* _Dataset extract_:
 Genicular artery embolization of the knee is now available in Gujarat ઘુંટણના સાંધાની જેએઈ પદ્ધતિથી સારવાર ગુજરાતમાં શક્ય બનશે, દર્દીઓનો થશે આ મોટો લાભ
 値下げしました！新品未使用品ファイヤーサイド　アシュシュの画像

==

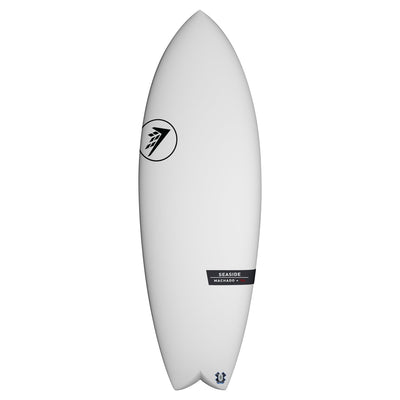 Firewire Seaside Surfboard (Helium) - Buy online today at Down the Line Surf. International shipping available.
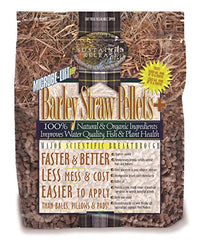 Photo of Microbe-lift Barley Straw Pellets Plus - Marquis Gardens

--

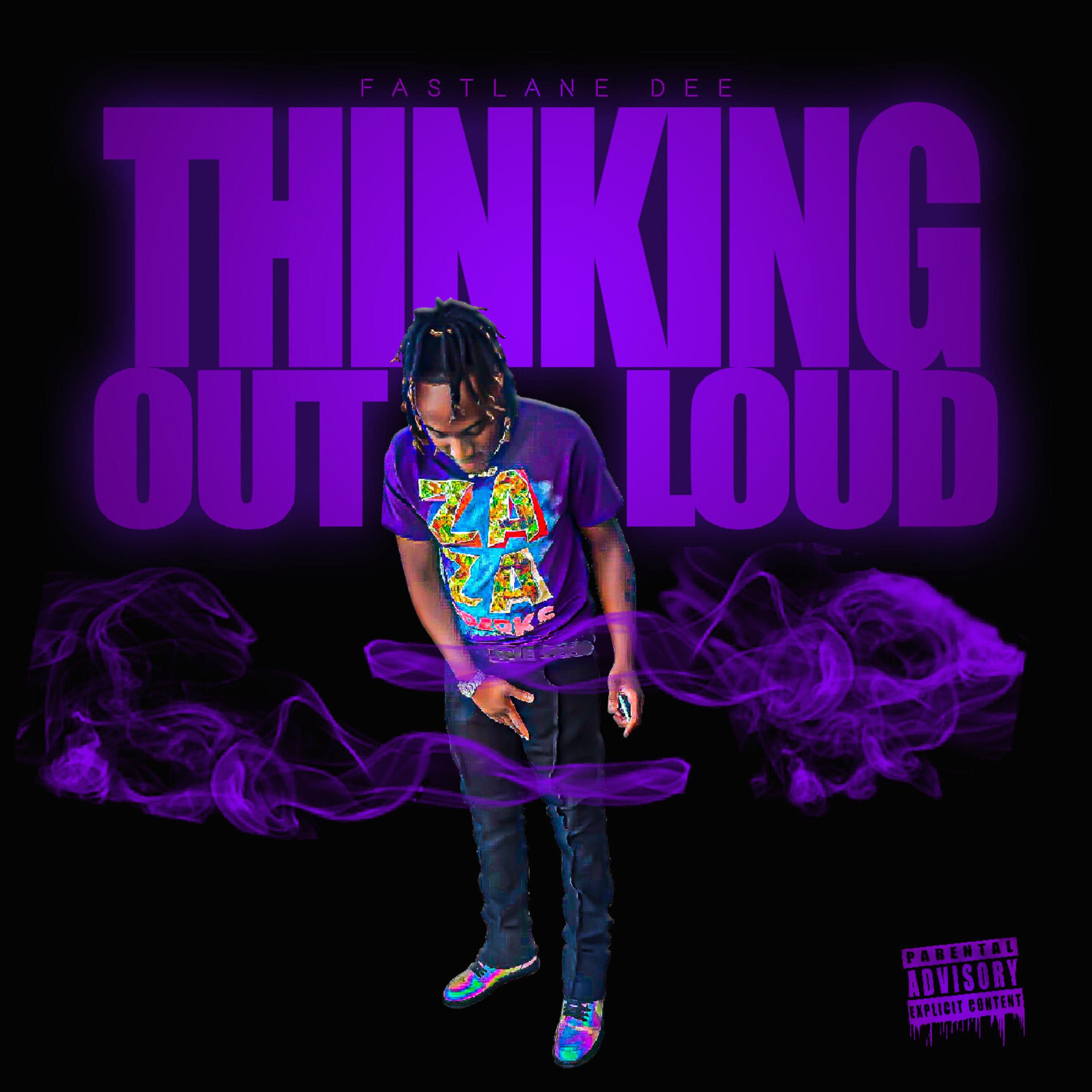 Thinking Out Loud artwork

* _Task to carry out_:
Your answer must consist solely of the lines above between the line holding "Genicular artery embolization" and the line holding "値下げしました！新品未使用品ファイヤーサイド　アシュシュの画像", inclusive, copied exactly.

* _Solution to this problem_:
 Genicular artery embolization of the knee is now available in Gujarat ઘુંટણના સાંધાની જેએઈ પદ્ધતિથી સારવાર ગુજરાતમાં શક્ય બનશે, દર્દીઓનો થશે આ મોટો લાભ
 値下げしました！新品未使用品ファイヤーサイド　アシュシュの画像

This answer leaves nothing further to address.